* **Listing**
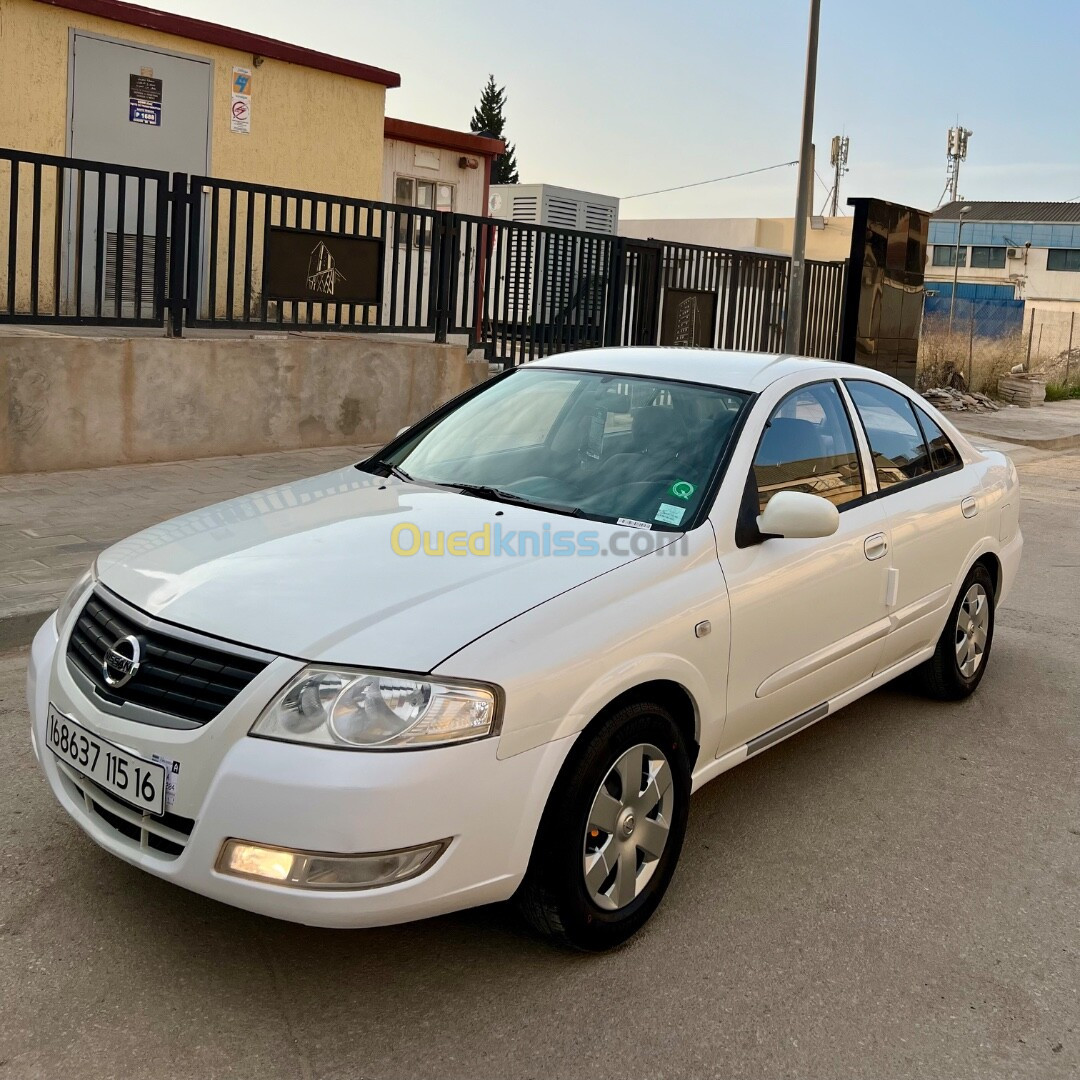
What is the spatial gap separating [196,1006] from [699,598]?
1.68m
...
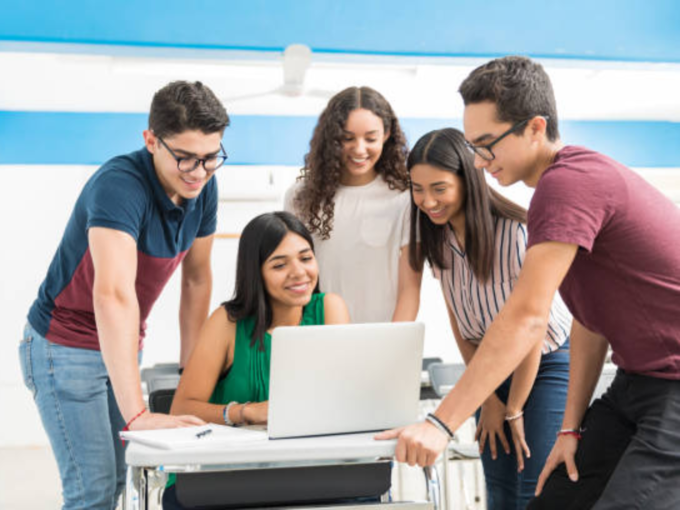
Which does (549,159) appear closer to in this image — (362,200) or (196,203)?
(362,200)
--
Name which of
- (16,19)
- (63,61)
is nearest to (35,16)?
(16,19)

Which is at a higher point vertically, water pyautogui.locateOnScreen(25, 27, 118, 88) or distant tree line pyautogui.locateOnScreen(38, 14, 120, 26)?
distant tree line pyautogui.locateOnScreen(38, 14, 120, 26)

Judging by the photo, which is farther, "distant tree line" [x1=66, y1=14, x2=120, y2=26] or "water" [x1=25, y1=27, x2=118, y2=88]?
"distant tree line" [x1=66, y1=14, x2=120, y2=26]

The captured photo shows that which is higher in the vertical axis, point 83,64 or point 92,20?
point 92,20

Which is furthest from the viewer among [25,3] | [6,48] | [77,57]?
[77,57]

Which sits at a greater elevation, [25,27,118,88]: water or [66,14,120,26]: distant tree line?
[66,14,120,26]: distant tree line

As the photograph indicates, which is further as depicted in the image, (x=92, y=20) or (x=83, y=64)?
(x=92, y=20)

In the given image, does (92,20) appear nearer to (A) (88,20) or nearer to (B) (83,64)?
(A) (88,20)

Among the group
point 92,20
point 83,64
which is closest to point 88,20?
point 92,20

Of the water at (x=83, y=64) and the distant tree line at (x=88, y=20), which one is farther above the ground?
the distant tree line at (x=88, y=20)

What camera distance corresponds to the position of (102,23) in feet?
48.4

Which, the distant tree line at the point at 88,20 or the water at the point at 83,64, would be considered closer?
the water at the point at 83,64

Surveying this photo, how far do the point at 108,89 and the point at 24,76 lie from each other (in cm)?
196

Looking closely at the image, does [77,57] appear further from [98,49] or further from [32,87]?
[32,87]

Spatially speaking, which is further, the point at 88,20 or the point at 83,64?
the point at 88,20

* **Directions for this task**
Count the lines of the items above that contain the string "farther", matching case exactly, and give only the number.

* **Complete output**
2